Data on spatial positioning

◇ ◇ ◇ ◇

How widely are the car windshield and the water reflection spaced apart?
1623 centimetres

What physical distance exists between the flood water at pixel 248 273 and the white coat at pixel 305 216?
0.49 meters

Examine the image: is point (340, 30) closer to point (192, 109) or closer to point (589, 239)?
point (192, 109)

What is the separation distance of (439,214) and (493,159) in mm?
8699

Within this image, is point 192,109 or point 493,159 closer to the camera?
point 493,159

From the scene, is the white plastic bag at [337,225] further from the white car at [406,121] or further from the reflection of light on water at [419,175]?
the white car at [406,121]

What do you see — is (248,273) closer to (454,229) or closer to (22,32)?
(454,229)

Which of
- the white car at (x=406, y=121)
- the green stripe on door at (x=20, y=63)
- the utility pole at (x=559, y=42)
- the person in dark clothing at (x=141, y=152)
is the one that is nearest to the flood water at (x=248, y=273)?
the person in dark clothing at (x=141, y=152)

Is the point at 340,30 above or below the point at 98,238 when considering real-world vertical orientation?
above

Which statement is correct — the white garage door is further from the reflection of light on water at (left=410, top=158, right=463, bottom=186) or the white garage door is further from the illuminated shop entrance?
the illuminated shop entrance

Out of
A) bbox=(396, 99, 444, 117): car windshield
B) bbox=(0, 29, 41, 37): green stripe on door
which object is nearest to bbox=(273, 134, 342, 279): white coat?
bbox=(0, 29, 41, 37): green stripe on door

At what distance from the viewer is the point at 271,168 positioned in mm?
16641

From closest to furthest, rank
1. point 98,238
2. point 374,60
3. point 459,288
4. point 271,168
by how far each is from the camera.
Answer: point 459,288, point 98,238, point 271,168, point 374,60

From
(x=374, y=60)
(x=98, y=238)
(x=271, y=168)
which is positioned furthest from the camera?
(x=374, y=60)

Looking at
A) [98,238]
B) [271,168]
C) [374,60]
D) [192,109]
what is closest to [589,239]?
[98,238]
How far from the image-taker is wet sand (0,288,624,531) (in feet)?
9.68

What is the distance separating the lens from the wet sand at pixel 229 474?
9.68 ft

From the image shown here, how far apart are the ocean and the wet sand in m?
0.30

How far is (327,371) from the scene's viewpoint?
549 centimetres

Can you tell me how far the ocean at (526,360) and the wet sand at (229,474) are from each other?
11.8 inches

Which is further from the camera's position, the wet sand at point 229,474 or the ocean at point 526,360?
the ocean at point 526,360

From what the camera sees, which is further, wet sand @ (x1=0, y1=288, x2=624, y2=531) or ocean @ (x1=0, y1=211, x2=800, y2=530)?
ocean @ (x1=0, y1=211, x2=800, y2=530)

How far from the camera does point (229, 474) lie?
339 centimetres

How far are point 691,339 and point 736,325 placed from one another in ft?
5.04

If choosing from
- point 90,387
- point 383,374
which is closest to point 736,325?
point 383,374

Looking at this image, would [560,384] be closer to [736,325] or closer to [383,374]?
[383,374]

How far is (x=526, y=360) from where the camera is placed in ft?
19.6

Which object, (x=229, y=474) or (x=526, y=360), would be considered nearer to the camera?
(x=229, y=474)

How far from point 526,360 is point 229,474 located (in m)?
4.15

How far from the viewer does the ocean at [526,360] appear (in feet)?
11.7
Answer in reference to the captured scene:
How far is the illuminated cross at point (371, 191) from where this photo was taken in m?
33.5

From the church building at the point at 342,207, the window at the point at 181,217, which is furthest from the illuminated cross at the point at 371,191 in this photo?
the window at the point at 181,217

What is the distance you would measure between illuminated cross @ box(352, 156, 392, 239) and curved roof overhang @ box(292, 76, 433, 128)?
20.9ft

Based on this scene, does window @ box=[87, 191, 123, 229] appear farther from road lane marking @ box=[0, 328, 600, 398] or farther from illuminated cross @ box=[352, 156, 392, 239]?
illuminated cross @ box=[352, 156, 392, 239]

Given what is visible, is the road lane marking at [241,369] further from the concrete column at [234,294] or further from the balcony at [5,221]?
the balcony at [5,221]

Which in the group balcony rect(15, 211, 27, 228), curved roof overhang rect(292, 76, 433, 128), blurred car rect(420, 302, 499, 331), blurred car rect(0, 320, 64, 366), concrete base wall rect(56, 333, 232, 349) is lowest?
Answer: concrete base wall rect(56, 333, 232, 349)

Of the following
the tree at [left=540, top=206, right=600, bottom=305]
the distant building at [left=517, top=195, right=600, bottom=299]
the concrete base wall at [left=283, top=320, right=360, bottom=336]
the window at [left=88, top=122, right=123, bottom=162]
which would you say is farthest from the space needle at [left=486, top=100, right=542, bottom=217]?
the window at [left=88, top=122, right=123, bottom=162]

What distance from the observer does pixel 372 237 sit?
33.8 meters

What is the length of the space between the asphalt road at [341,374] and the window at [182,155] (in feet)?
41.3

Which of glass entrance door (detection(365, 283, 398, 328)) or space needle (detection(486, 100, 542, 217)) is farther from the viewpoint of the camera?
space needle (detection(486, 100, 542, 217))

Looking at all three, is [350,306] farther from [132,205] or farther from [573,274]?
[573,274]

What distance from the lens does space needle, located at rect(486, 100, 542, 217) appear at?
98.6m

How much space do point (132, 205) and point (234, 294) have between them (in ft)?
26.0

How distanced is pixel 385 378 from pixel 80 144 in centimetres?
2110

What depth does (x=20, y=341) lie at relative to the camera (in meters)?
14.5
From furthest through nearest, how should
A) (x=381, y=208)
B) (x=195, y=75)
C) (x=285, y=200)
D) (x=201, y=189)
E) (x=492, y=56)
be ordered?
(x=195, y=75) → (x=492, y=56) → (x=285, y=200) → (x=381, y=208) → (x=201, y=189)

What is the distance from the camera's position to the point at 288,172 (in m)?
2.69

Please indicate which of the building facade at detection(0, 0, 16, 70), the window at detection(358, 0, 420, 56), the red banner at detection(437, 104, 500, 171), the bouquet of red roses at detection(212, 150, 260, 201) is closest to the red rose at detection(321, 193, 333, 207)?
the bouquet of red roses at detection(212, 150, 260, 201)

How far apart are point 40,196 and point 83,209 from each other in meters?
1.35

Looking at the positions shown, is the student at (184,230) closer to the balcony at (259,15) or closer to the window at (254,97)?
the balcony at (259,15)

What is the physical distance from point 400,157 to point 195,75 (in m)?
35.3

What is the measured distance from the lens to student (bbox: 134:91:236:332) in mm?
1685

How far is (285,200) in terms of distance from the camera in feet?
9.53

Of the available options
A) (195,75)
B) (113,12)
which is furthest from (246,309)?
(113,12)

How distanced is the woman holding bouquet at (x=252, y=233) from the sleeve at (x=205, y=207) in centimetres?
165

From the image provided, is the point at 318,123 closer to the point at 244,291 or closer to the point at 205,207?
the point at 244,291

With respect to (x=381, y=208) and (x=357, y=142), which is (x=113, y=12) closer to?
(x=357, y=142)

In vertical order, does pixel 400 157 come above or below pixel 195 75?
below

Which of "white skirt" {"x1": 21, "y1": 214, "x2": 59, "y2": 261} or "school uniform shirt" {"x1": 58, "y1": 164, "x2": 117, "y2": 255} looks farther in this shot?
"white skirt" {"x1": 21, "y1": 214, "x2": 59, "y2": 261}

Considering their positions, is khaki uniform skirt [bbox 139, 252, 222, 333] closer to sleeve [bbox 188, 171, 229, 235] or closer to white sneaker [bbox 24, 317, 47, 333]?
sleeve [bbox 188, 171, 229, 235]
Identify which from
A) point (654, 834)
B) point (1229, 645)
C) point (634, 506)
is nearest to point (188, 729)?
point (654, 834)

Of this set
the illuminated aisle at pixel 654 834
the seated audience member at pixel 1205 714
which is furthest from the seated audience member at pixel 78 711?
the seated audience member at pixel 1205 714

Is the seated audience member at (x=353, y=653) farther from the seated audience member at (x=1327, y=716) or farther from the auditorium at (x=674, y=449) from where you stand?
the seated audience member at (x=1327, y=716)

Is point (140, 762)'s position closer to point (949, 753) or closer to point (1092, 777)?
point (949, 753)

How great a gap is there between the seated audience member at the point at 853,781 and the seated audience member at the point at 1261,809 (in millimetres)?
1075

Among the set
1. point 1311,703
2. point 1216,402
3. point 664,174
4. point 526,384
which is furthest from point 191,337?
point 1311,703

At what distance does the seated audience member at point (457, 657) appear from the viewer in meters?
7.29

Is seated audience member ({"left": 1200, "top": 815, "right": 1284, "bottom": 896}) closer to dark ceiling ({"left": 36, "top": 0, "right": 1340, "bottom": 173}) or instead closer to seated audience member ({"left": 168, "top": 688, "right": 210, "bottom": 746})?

◇ ◇ ◇ ◇

Copy out verbatim the part of the data that runs from its first line through the line containing "Answer: point 459,288, point", with both of those lines included.

How widely are the car windshield and the water reflection spaced apart?
1623 centimetres

What physical distance exists between the flood water at pixel 248 273 and the white coat at pixel 305 216?
0.49 meters

Examine the image: is point (340, 30) closer to point (192, 109) or closer to point (589, 239)?
point (192, 109)

What is the separation distance of (439,214) and (493,159) in mm?
8699

Within this image, is point 192,109 or point 493,159 closer to the camera?
point 493,159

From the scene, is the white plastic bag at [337,225] further from the white car at [406,121] or further from the reflection of light on water at [419,175]?
the white car at [406,121]

What do you see — is (248,273) closer to (454,229) or closer to (22,32)?
(454,229)

Which of
- the white car at (x=406, y=121)
- the green stripe on door at (x=20, y=63)
- the utility pole at (x=559, y=42)
- the person in dark clothing at (x=141, y=152)
is the one that is nearest to the flood water at (x=248, y=273)?
the person in dark clothing at (x=141, y=152)

Is the point at 340,30 above or below the point at 98,238 when considering real-world vertical orientation?
above

Which statement is correct — the white garage door is further from the reflection of light on water at (left=410, top=158, right=463, bottom=186) or the white garage door is further from the illuminated shop entrance?
the illuminated shop entrance

Out of
A) bbox=(396, 99, 444, 117): car windshield
B) bbox=(0, 29, 41, 37): green stripe on door
which object is nearest to bbox=(273, 134, 342, 279): white coat?
bbox=(0, 29, 41, 37): green stripe on door

At what distance from the viewer is the point at 271,168 positioned in mm?
16641

From closest to furthest, rank
1. point 98,238
2. point 374,60
3. point 459,288
4. point 271,168
by how far each is from the camera.
Answer: point 459,288, point 98,238, point 271,168, point 374,60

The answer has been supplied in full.